The IAAF published a study concluding that higher levels of testosterone do, in fact, contribute to the level of performance in track and field. However, higher testosterone levels have never been the sole determining factor for sex or gender. There are conditions that affect women, such as PCOS, in which the ovaries produce extra amounts of testosterone. However, those women never have their womanhood called into question, nor should they—and neither should Semenya.
Every aspect of the issue surrounding Semenya's body has been deplorable, to say the least. However, there has not been enough recognition as to how invasive and degrading sex testing actually is. For any woman, at any age, to have her body forcibly examined and studied like a science project by "experts" is humiliating and unethical. Under no circumstances have Semenya's health or well-being been considered upon discovering that her body allegedly produces an excessive amount of testosterone. For the sake of an organization, for the comfort of white female athletes who felt as though Semenya's gender was an unfair advantage against them, Semenya and other women like her, must undergo hormone treatment to reduce their performance to that of which women are expected to perform at.
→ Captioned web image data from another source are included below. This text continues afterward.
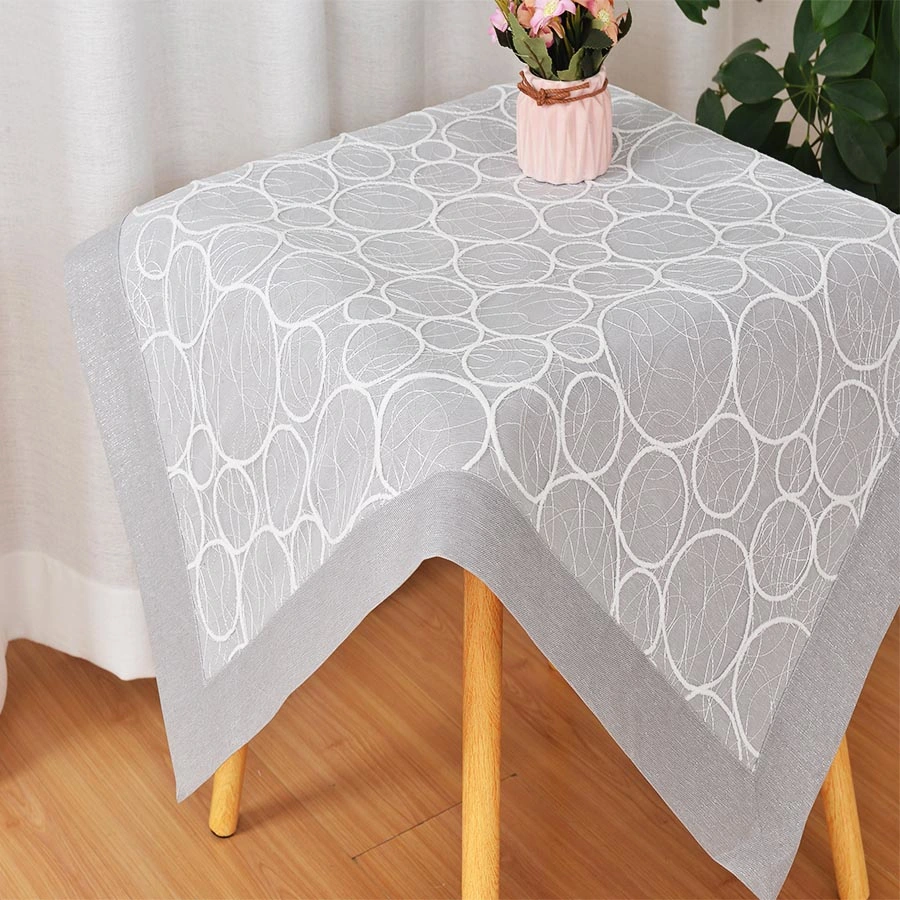 Water Proof Jacquard Yarn Dyed Tablecloth for Hotel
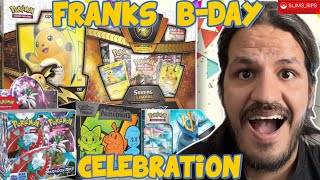 Frank’s Birthday Celebration Giveaways amp Shining Legends Opening [upl. by Yemerej]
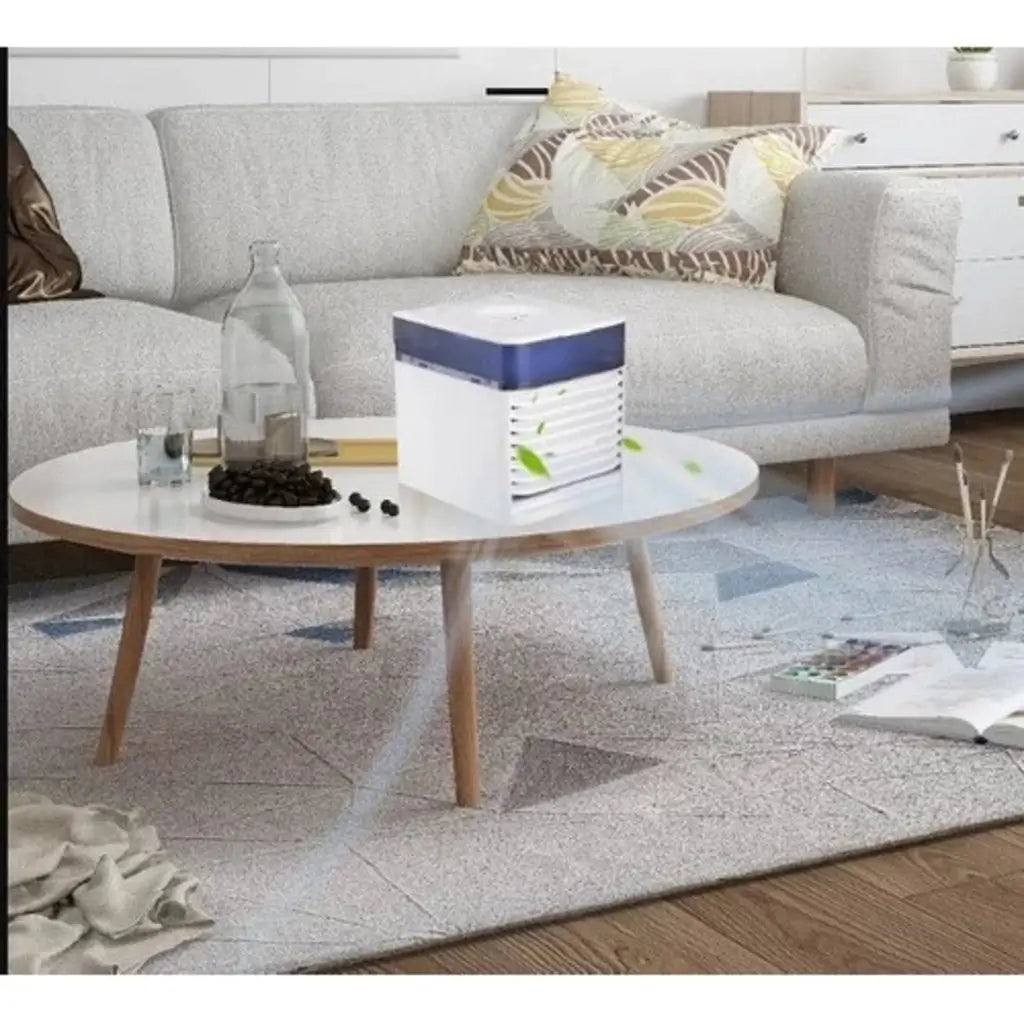 Mini Ar-Condicionado Portátil AirCooler 3 em 1 – Climatiza, Umidifica e Purifica o Ar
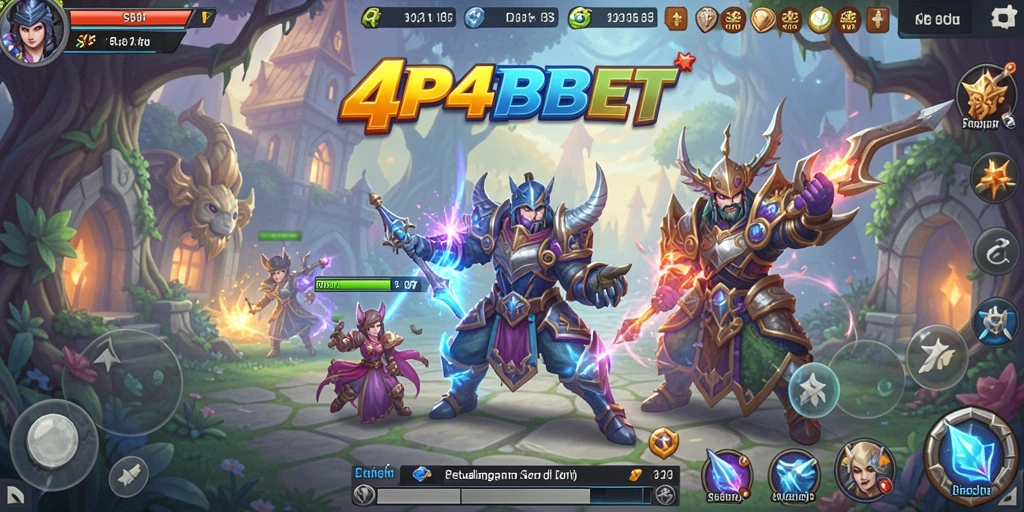 Tampilan menarik gameplay 4P4PBET yang penuh petualangan.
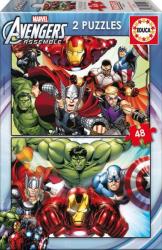 Educa - Puzzle 2 x 48 Pièces - Avengers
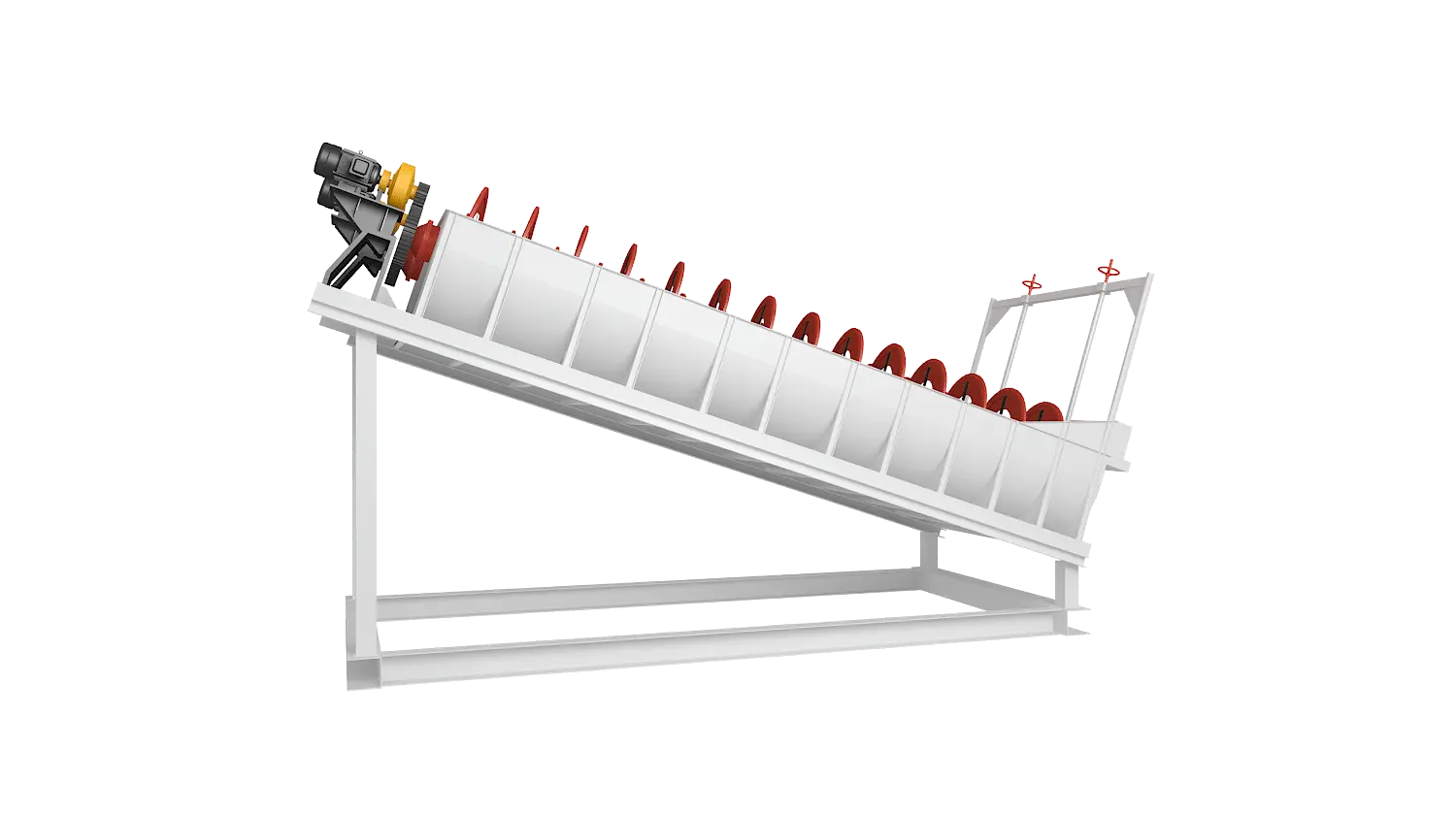 高堰式分级机360度旋转图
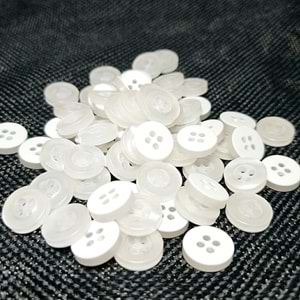 Düğme Beyaz 11Mm Askılı D3483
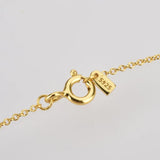 Kikichicc 925 Silver Zircon Pendant Choker Necklace 7 Rainbow Chains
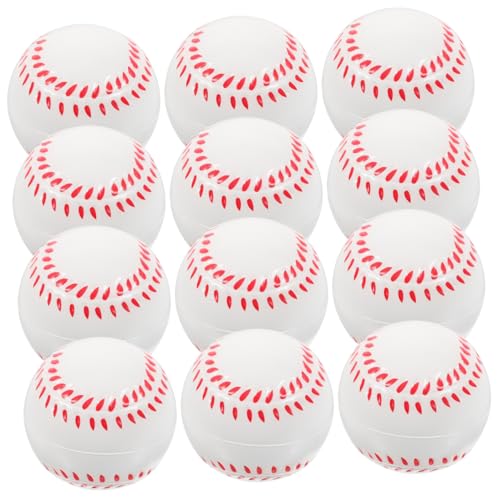 minkissy 12 Stück Teiliges Weiche Elastische Baseballs für Jahre Langlebige Schaumstoffbälle für Training Sicherer Softball für Anfänger und Familien Spielvergnügen von minkissy
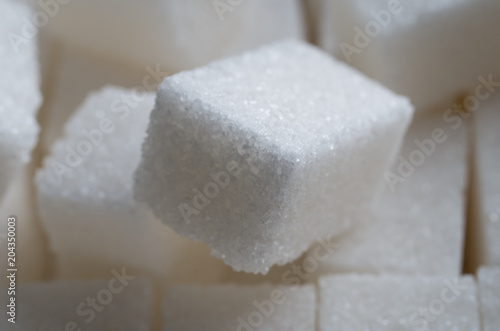 Close up macro view of sugar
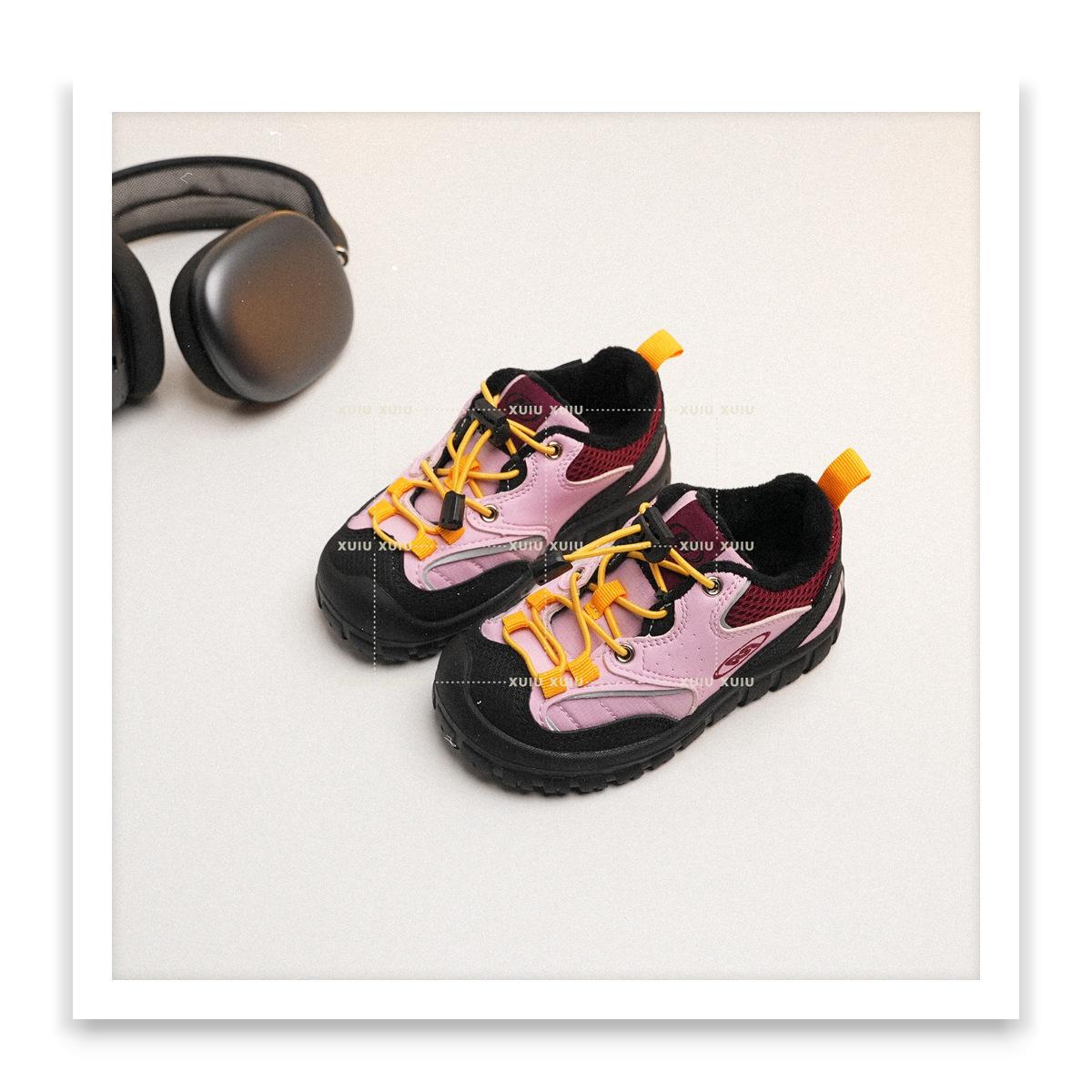 

XSHX Mountain Outdoor Children s Waterproof Leather Hiking Shoes Autumn and Winter Boys and Girls Fleece [Wenzhou Shoes] 25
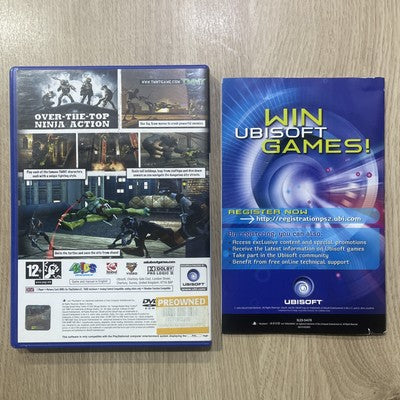 TNMT Teenage Mutant Ninja Turtles - Sony PS2 (PAL) Game Boxed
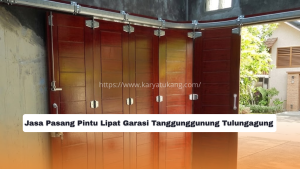 Jasa Pasang Pintu Lipat Garasi Tanggunggunung Tulungagung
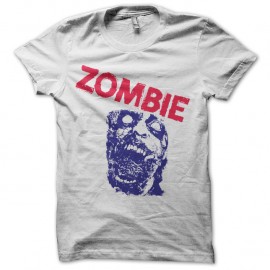 Shirt Zombie II blanc pour homme et femme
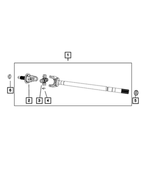 5127826AA - Front Axle; American Axle 235 MM Dual Rear Wheel; Differential and Drive Line: U-joint Snap Ring for Mopar Image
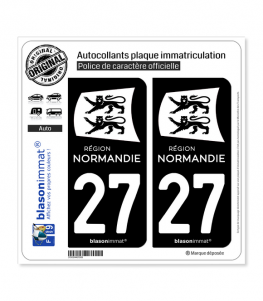 Audi - Black  Autocollant plaque immatriculation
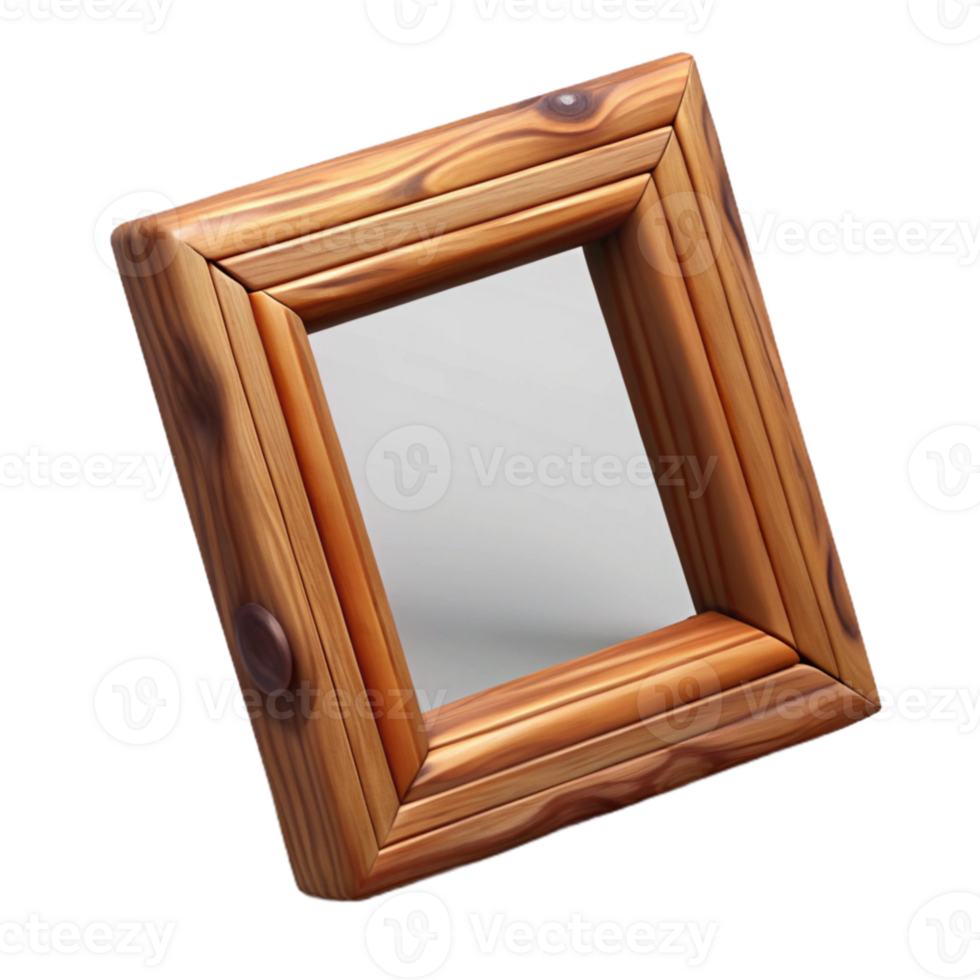 stunning rustic Wooden Picture Frame Isolated with Shadow Effect png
Yet some women within the athletic community are unphased by this direct attempt to further prove women as inferior athletes.
As difficult as this global invasion of privacy has been for the athlete, the humiliation and sense of violation is felt by her people in South Africa. Writer and activist, Kari, reported that Semenya has had the country's undying support since her first global appearance in 2009. Even after the IAAF released their new regulations, South Africans have refuted their accusations. Kari stated, "The Minister of Sports and Recreation and the Africa National Congress, South Africa's ruling party labeled the decision as anti-sport, racist, and homophobic." It is no secret that the build and appearance of Black women have always been met with racist and sexist commentary. Because Black women have never managed to fit into the European standard of beauty catered to and in favor of white women, the accusations of Semenya appearing too masculine were unsurprising.
Despite the countless injustices Semenya has faced over the years, she remains as determined as ever to return to track and field and compete amongst women as the woman she is. Her fight against the IAAF's regulations continues as the Olympic champion has been receiving and outpour of support in wake of the Association's decision. Semenya is determined to run again, win again, and set new and inclusive standards for women's sports.